Успокоился куропач-папа, подняла голову куропатка-мама, а над тундрой снова крик полетел: «Ка-бэу! Ка-бэу! Вот я! Вот я!» Если не видеть певца, а только звук слышать, то так и кажется, будто кто-то невидимый деревянными ложками стучит. Если медленно, редко звук раздается — спокойно все вокруг. Но вот лиса или песец появились неподалеку — громче и чаще закричит куропач, стараясь отвлечь разбойника от места, где куропатка-мама с птенцами притаилась.
Илко тоже прислушивается, приглядывается. Изменился голос куропача — мелькнул, значит, в кустах хвост разбойника, надо отпугнуть лиходея.
День сегодня совсем необычный. Праздник для Илко. Даже Солнце восходило особенно радостное, розовое. Еще бы! Ведь именно сегодня Илко с отцом к стаду едут. Только зачем папа столько продуктов берет? О чем с мамой разговор был?
Илко вроде и спал, но все же кое-что слышал. Нечаянно, конечно, ведь негоже к разговорам отца и матери прислушиваться по ночам. А может быть, приснилось то все Илко? Скорее из чума к упряжке, что со вчерашнего дня приготовлена и проверена!
С вожаком у Илко давняя дружба. Только и вожак ничего не знает, вернее, не говорит ничего, похрустывает ягелем, чуть поскрипывают зубы.
Отец тем временем все уложил, увязал груз крепко-накрепко на сидении нарты. Только впереди для себя и сына место оставил.
— Все-таки поедете? — грустно мама спрашивает.
— А как же иначе? Ведь скоро сыну в школу, в поселок. Должен же знать, какая наша земля бывает, — загадочно улыбнулся Ензара.

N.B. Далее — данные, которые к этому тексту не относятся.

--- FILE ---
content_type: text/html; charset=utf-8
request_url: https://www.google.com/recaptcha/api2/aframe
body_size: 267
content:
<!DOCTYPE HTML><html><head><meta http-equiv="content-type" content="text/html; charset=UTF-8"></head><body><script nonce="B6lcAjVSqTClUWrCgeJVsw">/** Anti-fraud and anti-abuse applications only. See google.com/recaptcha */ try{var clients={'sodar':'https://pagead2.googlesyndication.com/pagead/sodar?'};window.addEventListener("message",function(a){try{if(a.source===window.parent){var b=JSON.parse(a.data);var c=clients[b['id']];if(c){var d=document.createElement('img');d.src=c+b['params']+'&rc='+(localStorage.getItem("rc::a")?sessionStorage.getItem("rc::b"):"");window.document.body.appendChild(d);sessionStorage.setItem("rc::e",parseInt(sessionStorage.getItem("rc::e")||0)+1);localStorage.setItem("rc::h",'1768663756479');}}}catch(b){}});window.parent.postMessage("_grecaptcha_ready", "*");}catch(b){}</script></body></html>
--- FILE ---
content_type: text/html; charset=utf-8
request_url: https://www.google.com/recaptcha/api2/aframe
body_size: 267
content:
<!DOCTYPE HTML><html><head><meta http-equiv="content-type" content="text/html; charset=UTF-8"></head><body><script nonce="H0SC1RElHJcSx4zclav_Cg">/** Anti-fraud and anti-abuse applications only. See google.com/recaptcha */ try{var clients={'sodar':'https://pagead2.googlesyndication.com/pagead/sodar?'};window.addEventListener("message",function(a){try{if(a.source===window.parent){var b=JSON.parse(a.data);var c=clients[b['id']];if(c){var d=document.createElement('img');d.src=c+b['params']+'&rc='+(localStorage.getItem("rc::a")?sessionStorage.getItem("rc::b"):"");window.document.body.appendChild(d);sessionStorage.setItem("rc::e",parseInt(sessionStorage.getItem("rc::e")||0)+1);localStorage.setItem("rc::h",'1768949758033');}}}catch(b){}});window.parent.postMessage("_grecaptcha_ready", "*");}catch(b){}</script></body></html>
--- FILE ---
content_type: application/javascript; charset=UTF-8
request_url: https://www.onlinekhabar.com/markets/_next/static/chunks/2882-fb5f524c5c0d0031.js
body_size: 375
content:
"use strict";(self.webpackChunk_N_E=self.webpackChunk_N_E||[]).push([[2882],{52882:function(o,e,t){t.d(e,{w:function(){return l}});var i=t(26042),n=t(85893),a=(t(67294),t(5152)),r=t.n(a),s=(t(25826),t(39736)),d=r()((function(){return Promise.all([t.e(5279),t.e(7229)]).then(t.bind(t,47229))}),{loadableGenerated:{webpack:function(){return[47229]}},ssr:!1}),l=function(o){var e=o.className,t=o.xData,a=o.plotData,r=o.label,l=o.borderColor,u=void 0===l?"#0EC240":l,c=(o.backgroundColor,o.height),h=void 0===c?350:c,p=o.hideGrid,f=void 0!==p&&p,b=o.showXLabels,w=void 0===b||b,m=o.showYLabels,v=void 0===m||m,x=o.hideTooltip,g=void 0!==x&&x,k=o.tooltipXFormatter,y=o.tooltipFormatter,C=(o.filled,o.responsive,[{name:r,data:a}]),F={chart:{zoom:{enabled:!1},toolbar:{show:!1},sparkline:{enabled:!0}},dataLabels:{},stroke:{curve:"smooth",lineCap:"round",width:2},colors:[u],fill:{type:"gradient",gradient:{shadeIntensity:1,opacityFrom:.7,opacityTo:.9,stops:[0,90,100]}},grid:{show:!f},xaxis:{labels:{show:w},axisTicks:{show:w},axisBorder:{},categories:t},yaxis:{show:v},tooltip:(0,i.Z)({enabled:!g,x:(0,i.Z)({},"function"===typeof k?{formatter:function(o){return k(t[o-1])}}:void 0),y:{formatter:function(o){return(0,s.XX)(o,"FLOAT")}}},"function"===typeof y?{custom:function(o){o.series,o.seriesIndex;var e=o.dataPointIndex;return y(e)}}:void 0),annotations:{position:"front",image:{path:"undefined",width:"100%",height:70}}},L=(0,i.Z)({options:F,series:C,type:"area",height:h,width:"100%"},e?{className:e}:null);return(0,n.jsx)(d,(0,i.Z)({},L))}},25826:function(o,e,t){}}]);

А Илко уже в пути. Вот сейчас отец хорей возьмет... Скрипнули нарты под грузом отцовского тела, зашелестели полозья по ягелю.
Как Илко хочется оглянуться, но нельзя, вернее, не полагается.
Долго ехали Илко и отец. В два чума заезжали по дороге, чай пили, беседовали со знакомыми отцу рыбаками и оленеводами. Теперь целый обоз-аргиш нартовый по тундре тянется. Скоро и стадо показалось, но только почему такое маленькое?
Оказывается, что это стадо, где только одни важенки-оленихи с телятами. Такое только весной бывает, когда у самок дети-оленята появляются. Вот какие они, маленькие. Один совсем близко. Ножки тонкие, кажется, что даже гнутся, а сам олененок пестрый. Редкая масть!
— Пусть этот мой будет, пестрый. Хорошо, папа?
— Ладно, сын. Пусть твой, — соглашается отец, — но только если твой — значит, и заботиться о нем надо, смотреть за ним, а то он человеческого языка не понимает, говорить не умеет, не пожалуется, если больно, холодно-голодно.
— Я знаю. Буду его кормить хлебом и солью, Авкой назову.
Смотрит Илко, как Авка-олешка мамино молоко пьет и думает:
«Скоро, скоро вырастет Авка-олешка в большого и красивого оленя, научится снег разгребать-копытить, корм добывать, лакомый ягель искать, но все это еще впереди, а пока лето начинается, все вокруг зеленое-зеленое».
Мужчины тем временем стадо обходят, осматривают, телят считают. Развели костер поодаль, чай варят.
Мужчины чай долго пьют, а Илко быстро. Да и как можно столько на одном месте сидеть? Вокруг столько интересного, столько шума и гомона.
Неподалеку на кочке турухтаны-кулики собрание устроили. У них тоже свои дела. То в круг соберутся, то разойдутся пошире, а двое в центре остались. Стоят, крылья растопырили в стороны, пышные воротники раздули, зобы. Остальные смотрят, не двигаются.
Побежали самцы навстречу друг другу. Вот-вот столкнутся. А птицы вдруг остановились, замерли, постояли и разошлись, как ни в чем не бывало, и снова красуются друг перед другом.
Пока Илко за турухтанами наблюдал — собрались мужчины и снова поехали.
Задремал Илко, а проснулся от того, что стояли нарты, не переваливались по кочкам. Смотрит, а издали к их аргишу еще один приближается. Ближе, ближе аргиш. Скоро можно и каюров различить. Илко всех мужчин в лицо знает. Здоровается с каждым, но помалкивает. Негоже ему, самому маленькому, среди взрослых голос подавать. Разве что-то спросят.
Направили мужчины нарты в одну сторону. Едут, перекликаются друг с другом, переговариваются. Слышит Илко, что в разговорах все чаще ледяная земля упоминается, снежная земля, белая земля, Сэрнго — остров.
— А вот посмотрим, есть ли еще ледяная дорога к самому краешку нашей земли.